_Reading text_
The rapid evolution of the use of digital information in public health practice is changing the way health agencies do business.1 Increasingly, technological advances are creating a sense of urgency for the public health sector to change its operational model from that of an “information consumer” to an “information broker.” Furthermore, as the health care industry moves rapidly into the world of electronic health records and health information exchanges, public health agencies must adapt to effectively partner with health care organizations.

One result of these trends is increased pressure on public health agencies to electronically exchange data using health care standards. Data are now arriving from more sources and at faster velocities. Agencies face the daunting challenge of effectively processing the information, separating the “data wheat from the chaff,” given the high “signal-to-noise ratio” in these new data sources.

Recent federal incentives and policy initiatives (eg, Affordable Care Act, HITECH Act, meaningful use standards) further accelerate the transition into what some have called “e-public health.” In addition, more organizations are involved in the population health arena, including accountable care organizations and health IT vendors. As a result, public health agencies have more competition in the population health information marketplace.

In addition, public health agency leaders, faced with growing needs for cost savings, now see informatics as a core discipline to address increased pressures for enhanced efficiency and improved organizational performance. These pressures are made more acute as a result of aging information systems that must be redesigned or replaced. Centralization of IT services within many state governments has made implementing such improvements more organizationally challenging.

Finally, consumers are also a major driver in the move to provide timely digital access to health information. Frequently, the desire by the public for healthier communities has led to a need for meaningful community health status information.

_Extracted material_
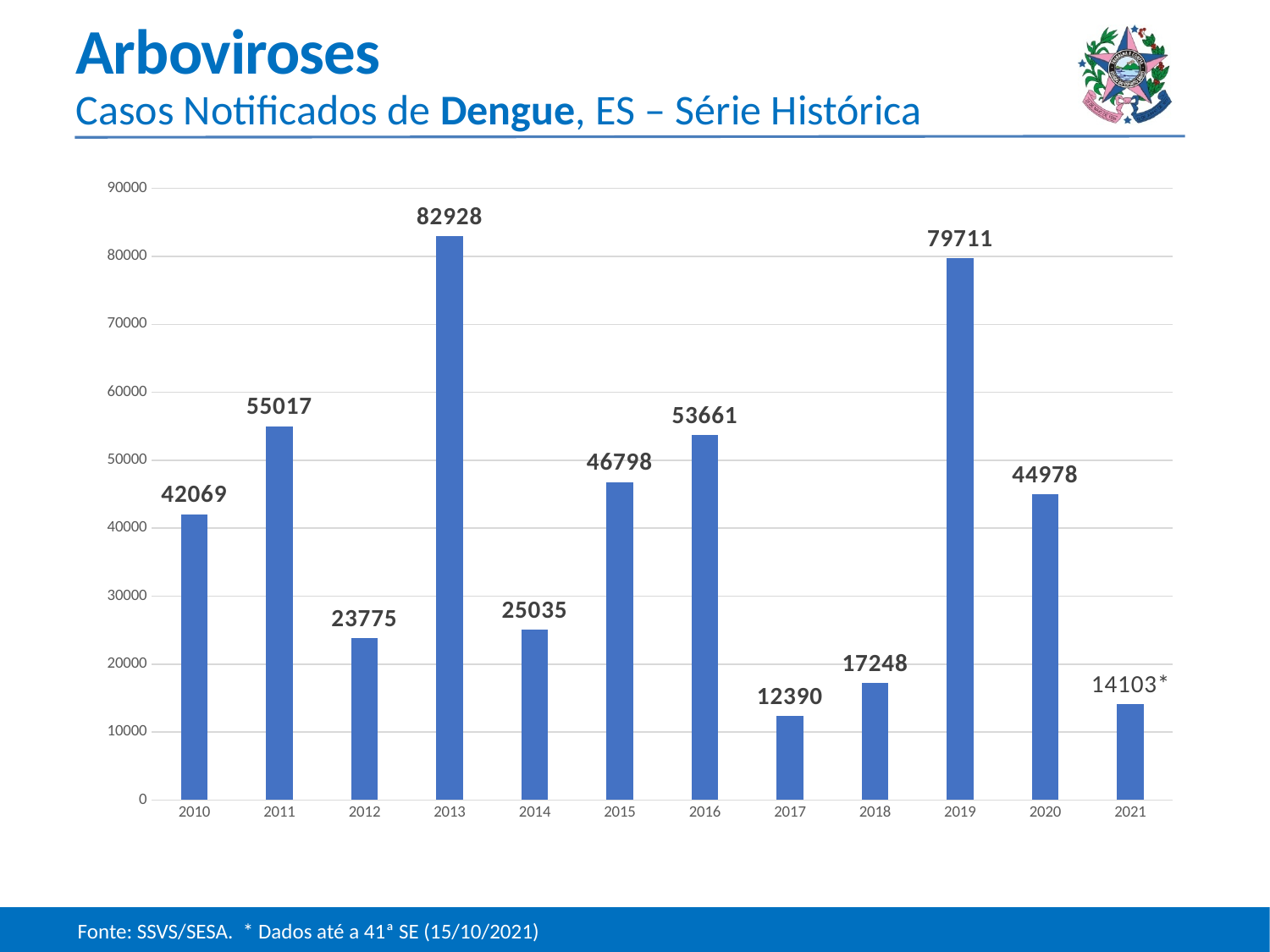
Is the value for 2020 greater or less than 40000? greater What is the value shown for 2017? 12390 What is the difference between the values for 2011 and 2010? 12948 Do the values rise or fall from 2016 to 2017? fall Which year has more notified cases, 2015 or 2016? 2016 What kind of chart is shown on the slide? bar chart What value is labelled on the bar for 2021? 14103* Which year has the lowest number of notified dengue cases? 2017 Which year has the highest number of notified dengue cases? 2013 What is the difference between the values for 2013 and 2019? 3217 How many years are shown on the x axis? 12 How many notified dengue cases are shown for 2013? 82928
---
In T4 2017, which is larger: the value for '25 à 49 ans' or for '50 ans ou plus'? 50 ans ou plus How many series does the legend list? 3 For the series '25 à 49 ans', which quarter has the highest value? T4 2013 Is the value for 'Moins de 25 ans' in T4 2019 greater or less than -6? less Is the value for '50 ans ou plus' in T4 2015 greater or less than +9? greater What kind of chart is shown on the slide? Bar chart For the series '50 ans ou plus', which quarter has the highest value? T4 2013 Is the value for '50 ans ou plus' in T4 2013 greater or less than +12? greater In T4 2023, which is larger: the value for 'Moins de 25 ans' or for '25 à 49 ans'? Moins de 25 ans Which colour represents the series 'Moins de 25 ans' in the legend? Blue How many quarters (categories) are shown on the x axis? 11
...
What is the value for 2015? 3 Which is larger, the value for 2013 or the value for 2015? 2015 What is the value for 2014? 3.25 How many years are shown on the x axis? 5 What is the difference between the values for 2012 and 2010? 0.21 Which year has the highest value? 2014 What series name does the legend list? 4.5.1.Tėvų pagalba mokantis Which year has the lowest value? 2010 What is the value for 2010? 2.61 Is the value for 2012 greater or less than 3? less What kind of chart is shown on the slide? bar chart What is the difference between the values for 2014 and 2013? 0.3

_To do_
Please explain why, according to the text on digital information in public health, public health agencies now face more competition in the population health information marketplace. Answer in one to three sentences.

_Solution to the exercise_
More organizations are now involved in the population health arena, including accountable care organizations and health IT vendors. As a result, public health agencies have more competition in the population health information marketplace.